Support
In technical analysis, a support level is a price point at which demand for an asset is thought to be strong enough to prevent the price from declining further. Support levels are identified by examining historical price charts and locating areas where the price has bounced upward on multiple occasions, creating a visible floor. The logic behind support is that at these prices, buyers who previously missed an entry or who believe the asset is undervalued will step in, creating enough demand to absorb selling pressure and push the price back up.
Support can be found in several forms. Horizontal support is the most common — a flat price level that the market has repeatedly respected. Dynamic support, such as an upward-sloping trendline or a rising moving average, shifts over time as the trend evolves.
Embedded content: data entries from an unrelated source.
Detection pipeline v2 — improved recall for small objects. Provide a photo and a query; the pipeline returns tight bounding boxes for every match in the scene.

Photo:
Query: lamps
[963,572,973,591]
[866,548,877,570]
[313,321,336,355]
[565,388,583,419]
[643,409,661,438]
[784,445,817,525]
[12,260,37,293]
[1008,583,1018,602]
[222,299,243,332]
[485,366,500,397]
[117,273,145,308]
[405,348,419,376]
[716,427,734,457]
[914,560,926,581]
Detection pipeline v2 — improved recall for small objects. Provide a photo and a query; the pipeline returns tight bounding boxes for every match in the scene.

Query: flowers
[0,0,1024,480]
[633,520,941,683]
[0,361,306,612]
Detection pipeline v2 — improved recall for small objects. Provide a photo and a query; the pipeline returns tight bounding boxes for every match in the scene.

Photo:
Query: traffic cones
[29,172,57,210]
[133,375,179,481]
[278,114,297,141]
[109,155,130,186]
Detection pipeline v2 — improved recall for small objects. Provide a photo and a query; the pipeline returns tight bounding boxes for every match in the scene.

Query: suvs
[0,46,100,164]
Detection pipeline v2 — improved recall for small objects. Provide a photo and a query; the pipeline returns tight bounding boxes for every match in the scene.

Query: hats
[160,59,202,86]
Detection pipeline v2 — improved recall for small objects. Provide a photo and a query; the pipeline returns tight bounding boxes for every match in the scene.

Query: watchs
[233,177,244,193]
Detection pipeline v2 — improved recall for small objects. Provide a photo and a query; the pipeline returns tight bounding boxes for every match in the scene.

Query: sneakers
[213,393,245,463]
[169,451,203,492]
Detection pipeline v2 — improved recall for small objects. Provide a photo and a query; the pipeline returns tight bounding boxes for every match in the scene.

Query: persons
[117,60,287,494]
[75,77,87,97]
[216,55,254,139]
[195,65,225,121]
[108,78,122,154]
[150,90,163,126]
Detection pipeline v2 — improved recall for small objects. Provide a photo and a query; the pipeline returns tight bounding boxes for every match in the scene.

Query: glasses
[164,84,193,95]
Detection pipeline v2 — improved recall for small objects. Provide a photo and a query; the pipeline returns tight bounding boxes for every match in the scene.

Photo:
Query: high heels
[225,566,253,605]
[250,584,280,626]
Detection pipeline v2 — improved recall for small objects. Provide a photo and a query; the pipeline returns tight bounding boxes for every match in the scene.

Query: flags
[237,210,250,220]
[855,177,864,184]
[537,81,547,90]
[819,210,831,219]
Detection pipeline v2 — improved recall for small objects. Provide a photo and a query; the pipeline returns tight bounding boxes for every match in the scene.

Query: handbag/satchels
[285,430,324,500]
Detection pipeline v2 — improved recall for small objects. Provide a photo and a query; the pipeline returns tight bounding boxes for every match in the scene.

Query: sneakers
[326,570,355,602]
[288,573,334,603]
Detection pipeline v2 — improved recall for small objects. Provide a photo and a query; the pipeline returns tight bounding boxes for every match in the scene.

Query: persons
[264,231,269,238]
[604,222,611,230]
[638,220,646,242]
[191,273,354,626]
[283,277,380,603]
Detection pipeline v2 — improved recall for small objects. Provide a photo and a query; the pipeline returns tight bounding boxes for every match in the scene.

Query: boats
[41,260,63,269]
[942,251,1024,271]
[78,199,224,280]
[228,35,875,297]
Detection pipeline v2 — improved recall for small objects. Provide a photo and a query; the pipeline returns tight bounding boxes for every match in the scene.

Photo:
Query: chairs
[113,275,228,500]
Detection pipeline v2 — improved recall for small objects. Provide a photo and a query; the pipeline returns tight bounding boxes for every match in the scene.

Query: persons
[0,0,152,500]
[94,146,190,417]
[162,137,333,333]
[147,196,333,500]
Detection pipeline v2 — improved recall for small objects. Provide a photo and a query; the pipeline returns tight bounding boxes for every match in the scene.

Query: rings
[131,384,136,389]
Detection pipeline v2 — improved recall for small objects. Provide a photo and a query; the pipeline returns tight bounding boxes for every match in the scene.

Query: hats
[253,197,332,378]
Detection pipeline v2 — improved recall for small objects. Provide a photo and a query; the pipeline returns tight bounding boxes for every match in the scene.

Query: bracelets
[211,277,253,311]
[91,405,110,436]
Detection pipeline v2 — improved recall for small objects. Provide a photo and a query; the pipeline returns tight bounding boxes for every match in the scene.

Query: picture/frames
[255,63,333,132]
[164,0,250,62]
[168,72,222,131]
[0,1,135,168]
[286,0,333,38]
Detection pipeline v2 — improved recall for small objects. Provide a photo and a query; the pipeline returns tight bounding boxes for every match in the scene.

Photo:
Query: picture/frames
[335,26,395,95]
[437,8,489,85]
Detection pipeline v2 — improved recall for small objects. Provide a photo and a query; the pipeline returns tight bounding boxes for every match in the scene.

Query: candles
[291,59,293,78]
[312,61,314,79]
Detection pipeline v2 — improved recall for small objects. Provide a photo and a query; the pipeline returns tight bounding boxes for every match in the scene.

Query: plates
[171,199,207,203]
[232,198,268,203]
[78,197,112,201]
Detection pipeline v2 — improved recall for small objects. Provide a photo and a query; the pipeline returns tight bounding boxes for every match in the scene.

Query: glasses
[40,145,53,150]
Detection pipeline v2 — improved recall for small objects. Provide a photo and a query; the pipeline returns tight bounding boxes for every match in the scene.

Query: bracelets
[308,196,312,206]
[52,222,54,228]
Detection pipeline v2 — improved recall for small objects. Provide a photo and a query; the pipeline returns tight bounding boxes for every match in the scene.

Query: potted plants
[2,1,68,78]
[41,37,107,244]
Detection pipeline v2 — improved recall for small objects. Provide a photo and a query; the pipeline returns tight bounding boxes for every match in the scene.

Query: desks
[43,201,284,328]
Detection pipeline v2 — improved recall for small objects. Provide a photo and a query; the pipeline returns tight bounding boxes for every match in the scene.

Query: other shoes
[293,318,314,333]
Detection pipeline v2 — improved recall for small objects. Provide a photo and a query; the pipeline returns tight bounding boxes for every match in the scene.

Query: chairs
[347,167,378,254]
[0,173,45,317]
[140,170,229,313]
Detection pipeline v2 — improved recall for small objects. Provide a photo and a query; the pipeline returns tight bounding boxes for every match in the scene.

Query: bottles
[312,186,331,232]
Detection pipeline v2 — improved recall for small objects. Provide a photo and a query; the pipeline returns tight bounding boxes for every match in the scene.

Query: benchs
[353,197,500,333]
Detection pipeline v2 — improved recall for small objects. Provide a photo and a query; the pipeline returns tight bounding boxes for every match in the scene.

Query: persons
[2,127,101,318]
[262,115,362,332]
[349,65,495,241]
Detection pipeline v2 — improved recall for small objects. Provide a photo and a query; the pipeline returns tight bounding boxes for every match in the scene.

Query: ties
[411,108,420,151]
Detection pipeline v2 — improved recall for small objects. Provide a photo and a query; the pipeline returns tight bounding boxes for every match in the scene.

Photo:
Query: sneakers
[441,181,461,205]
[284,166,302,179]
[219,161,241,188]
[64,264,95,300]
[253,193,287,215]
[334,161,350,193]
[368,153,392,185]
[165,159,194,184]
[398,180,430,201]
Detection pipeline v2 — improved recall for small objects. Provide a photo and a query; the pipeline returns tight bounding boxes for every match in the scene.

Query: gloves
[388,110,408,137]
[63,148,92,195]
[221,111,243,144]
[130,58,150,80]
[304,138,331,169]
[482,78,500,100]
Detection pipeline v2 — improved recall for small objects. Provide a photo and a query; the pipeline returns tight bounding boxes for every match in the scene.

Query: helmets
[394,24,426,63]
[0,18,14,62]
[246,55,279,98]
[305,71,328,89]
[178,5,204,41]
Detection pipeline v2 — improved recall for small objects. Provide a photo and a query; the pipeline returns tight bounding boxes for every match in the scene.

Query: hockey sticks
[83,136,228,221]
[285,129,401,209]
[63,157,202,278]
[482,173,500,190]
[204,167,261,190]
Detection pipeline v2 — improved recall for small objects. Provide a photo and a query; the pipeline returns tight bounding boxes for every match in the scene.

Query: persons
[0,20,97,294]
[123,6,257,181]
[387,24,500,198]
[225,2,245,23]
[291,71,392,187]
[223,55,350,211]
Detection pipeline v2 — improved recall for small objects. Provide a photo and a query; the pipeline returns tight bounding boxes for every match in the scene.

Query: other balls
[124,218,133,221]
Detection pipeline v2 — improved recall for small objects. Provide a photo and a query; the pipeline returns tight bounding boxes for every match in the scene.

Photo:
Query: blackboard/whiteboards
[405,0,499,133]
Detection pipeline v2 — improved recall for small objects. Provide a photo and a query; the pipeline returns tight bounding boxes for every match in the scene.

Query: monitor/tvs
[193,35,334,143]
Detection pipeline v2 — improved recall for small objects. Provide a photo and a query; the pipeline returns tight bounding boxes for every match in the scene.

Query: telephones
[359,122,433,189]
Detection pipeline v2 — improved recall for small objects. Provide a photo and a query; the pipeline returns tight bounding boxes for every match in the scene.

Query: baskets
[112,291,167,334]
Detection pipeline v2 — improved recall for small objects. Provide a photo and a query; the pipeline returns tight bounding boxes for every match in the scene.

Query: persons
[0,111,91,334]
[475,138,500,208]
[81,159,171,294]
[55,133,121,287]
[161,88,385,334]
Fibonacci retracement levels, pivot points, and prior resistance levels that have been broken and "flipped" to support are also widely used by technical traders to anticipate where buyers may re-enter the market.
When a support level is broken convincingly — especially on high volume — it is often interpreted as a bearish signal, suggesting that the prior balance of supply and demand has shifted and that the asset may decline further. This is sometimes referred to as a "support break," and the former support level frequently becomes a new resistance level in future price action, a phenomenon known as role reversal. For algorithmic traders, support levels are commonly used to define entry zones, set stop-loss orders below key floors, and identify risk-reward ratios for new positions.